*** Data for processing ***

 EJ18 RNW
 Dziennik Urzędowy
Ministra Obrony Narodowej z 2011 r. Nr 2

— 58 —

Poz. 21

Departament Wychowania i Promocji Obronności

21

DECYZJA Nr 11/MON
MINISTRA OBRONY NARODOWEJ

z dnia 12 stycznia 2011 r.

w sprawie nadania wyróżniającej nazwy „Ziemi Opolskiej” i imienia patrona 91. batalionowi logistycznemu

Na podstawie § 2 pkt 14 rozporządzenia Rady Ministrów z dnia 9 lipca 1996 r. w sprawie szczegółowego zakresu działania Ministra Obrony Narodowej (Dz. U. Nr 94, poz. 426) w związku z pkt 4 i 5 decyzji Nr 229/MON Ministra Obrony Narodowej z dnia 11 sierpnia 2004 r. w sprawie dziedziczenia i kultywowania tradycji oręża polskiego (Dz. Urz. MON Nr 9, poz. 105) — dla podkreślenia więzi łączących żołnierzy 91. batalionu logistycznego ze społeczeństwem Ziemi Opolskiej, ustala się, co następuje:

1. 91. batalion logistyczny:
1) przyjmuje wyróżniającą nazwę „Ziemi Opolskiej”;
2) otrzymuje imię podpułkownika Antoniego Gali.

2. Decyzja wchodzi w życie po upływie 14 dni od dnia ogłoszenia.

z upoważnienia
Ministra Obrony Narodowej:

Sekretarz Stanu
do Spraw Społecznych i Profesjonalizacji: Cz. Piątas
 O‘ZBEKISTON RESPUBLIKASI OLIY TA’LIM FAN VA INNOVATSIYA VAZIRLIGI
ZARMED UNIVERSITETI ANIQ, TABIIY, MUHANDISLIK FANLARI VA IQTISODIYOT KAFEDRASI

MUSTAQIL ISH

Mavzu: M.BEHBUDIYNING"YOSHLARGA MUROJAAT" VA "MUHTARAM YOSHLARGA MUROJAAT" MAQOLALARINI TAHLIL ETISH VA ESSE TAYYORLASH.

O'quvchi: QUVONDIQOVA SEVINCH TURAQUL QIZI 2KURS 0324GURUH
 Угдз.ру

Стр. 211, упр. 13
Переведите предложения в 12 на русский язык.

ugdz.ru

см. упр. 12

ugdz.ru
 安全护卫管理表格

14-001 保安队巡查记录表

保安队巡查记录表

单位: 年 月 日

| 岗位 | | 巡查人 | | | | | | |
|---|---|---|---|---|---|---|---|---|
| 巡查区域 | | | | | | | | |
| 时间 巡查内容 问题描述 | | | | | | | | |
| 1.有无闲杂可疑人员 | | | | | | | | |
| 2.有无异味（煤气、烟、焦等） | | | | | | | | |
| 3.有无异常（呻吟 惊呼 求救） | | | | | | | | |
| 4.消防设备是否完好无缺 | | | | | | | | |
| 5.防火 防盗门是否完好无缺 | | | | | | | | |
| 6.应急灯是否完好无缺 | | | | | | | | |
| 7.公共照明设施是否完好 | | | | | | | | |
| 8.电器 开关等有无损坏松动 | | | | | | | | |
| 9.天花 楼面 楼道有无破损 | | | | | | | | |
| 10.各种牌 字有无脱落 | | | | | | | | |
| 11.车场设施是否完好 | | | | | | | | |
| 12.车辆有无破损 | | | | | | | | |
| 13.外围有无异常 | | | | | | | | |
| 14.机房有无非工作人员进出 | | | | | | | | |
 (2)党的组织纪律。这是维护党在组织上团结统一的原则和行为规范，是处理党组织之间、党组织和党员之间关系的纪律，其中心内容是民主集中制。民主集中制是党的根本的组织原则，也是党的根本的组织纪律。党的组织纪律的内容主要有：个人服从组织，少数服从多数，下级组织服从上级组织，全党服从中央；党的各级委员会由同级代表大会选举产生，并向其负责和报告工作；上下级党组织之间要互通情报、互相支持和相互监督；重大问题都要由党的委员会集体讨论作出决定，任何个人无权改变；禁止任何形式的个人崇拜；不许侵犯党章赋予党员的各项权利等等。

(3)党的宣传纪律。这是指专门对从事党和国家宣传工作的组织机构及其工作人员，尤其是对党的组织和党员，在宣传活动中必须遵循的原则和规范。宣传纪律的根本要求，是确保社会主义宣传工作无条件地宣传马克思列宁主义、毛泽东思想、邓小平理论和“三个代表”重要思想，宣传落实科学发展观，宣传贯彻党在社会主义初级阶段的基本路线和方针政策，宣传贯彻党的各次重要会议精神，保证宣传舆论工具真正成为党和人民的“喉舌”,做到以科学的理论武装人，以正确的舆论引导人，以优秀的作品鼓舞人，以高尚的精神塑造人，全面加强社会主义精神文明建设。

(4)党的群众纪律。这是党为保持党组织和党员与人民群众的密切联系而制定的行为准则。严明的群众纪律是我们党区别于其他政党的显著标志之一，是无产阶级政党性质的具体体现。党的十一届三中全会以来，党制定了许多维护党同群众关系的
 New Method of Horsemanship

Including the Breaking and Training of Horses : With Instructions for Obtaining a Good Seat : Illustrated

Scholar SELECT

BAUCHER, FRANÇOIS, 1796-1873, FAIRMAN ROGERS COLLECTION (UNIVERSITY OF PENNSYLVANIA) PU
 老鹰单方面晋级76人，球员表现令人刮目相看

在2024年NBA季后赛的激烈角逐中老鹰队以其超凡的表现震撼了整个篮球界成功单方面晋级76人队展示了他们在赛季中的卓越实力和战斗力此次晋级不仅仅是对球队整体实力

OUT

*** End of Data for processing ***

> **The task**:
Each entry, from start to finish, must be restated exactly.

> **Result for this exercise**:
 EJ18 RNW
 Dziennik Urzędowy
Ministra Obrony Narodowej z 2011 r. Nr 2

— 58 —

Poz. 21

Departament Wychowania i Promocji Obronności

21

DECYZJA Nr 11/MON
MINISTRA OBRONY NARODOWEJ

z dnia 12 stycznia 2011 r.

w sprawie nadania wyróżniającej nazwy „Ziemi Opolskiej” i imienia patrona 91. batalionowi logistycznemu

Na podstawie § 2 pkt 14 rozporządzenia Rady Ministrów z dnia 9 lipca 1996 r. w sprawie szczegółowego zakresu działania Ministra Obrony Narodowej (Dz. U. Nr 94, poz. 426) w związku z pkt 4 i 5 decyzji Nr 229/MON Ministra Obrony Narodowej z dnia 11 sierpnia 2004 r. w sprawie dziedziczenia i kultywowania tradycji oręża polskiego (Dz. Urz. MON Nr 9, poz. 105) — dla podkreślenia więzi łączących żołnierzy 91. batalionu logistycznego ze społeczeństwem Ziemi Opolskiej, ustala się, co następuje:

1. 91. batalion logistyczny:
1) przyjmuje wyróżniającą nazwę „Ziemi Opolskiej”;
2) otrzymuje imię podpułkownika Antoniego Gali.

2. Decyzja wchodzi w życie po upływie 14 dni od dnia ogłoszenia.

z upoważnienia
Ministra Obrony Narodowej:

Sekretarz Stanu
do Spraw Społecznych i Profesjonalizacji: Cz. Piątas
 O‘ZBEKISTON RESPUBLIKASI OLIY TA’LIM FAN VA INNOVATSIYA VAZIRLIGI
ZARMED UNIVERSITETI ANIQ, TABIIY, MUHANDISLIK FANLARI VA IQTISODIYOT KAFEDRASI

MUSTAQIL ISH

Mavzu: M.BEHBUDIYNING"YOSHLARGA MUROJAAT" VA "MUHTARAM YOSHLARGA MUROJAAT" MAQOLALARINI TAHLIL ETISH VA ESSE TAYYORLASH.

O'quvchi: QUVONDIQOVA SEVINCH TURAQUL QIZI 2KURS 0324GURUH
 Угдз.ру

Стр. 211, упр. 13
Переведите предложения в 12 на русский язык.

ugdz.ru

см. упр. 12

ugdz.ru
 安全护卫管理表格

14-001 保安队巡查记录表

保安队巡查记录表

单位: 年 月 日

| 岗位 | | 巡查人 | | | | | | |
|---|---|---|---|---|---|---|---|---|
| 巡查区域 | | | | | | | | |
| 时间 巡查内容 问题描述 | | | | | | | | |
| 1.有无闲杂可疑人员 | | | | | | | | |
| 2.有无异味（煤气、烟、焦等） | | | | | | | | |
| 3.有无异常（呻吟 惊呼 求救） | | | | | | | | |
| 4.消防设备是否完好无缺 | | | | | | | | |
| 5.防火 防盗门是否完好无缺 | | | | | | | | |
| 6.应急灯是否完好无缺 | | | | | | | | |
| 7.公共照明设施是否完好 | | | | | | | | |
| 8.电器 开关等有无损坏松动 | | | | | | | | |
| 9.天花 楼面 楼道有无破损 | | | | | | | | |
| 10.各种牌 字有无脱落 | | | | | | | | |
| 11.车场设施是否完好 | | | | | | | | |
| 12.车辆有无破损 | | | | | | | | |
| 13.外围有无异常 | | | | | | | | |
| 14.机房有无非工作人员进出 | | | | | | | | |
 (2)党的组织纪律。这是维护党在组织上团结统一的原则和行为规范，是处理党组织之间、党组织和党员之间关系的纪律，其中心内容是民主集中制。民主集中制是党的根本的组织原则，也是党的根本的组织纪律。党的组织纪律的内容主要有：个人服从组织，少数服从多数，下级组织服从上级组织，全党服从中央；党的各级委员会由同级代表大会选举产生，并向其负责和报告工作；上下级党组织之间要互通情报、互相支持和相互监督；重大问题都要由党的委员会集体讨论作出决定，任何个人无权改变；禁止任何形式的个人崇拜；不许侵犯党章赋予党员的各项权利等等。

(3)党的宣传纪律。这是指专门对从事党和国家宣传工作的组织机构及其工作人员，尤其是对党的组织和党员，在宣传活动中必须遵循的原则和规范。宣传纪律的根本要求，是确保社会主义宣传工作无条件地宣传马克思列宁主义、毛泽东思想、邓小平理论和“三个代表”重要思想，宣传落实科学发展观，宣传贯彻党在社会主义初级阶段的基本路线和方针政策，宣传贯彻党的各次重要会议精神，保证宣传舆论工具真正成为党和人民的“喉舌”,做到以科学的理论武装人，以正确的舆论引导人，以优秀的作品鼓舞人，以高尚的精神塑造人，全面加强社会主义精神文明建设。

(4)党的群众纪律。这是党为保持党组织和党员与人民群众的密切联系而制定的行为准则。严明的群众纪律是我们党区别于其他政党的显著标志之一，是无产阶级政党性质的具体体现。党的十一届三中全会以来，党制定了许多维护党同群众关系的
 New Method of Horsemanship

Including the Breaking and Training of Horses : With Instructions for Obtaining a Good Seat : Illustrated

Scholar SELECT

BAUCHER, FRANÇOIS, 1796-1873, FAIRMAN ROGERS COLLECTION (UNIVERSITY OF PENNSYLVANIA) PU
 老鹰单方面晋级76人，球员表现令人刮目相看

在2024年NBA季后赛的激烈角逐中老鹰队以其超凡的表现震撼了整个篮球界成功单方面晋级76人队展示了他们在赛季中的卓越实力和战斗力此次晋级不仅仅是对球队整体实力

OUT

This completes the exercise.